What is needed → Select and copy every line of the records that contains the string "leaf".
begin Material
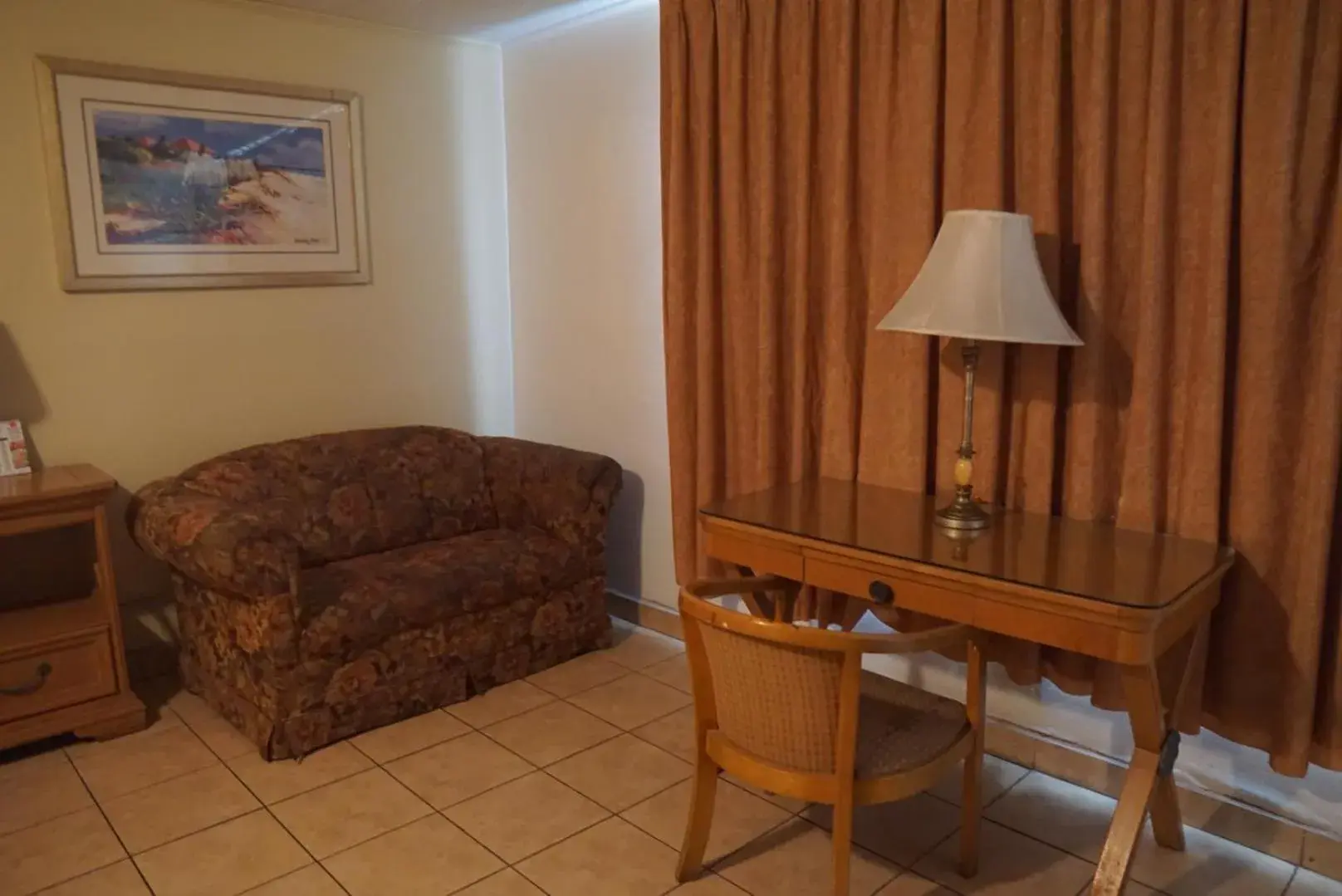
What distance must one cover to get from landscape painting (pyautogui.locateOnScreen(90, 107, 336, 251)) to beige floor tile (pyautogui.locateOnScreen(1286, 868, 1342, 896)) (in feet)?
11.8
end Material
begin Material
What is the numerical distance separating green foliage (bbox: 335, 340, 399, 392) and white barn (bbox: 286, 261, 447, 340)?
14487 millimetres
end Material
begin Material
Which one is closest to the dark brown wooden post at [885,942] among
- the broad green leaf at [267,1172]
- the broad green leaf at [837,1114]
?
end Material
Answer to the exercise →
- the broad green leaf at [267,1172]
- the broad green leaf at [837,1114]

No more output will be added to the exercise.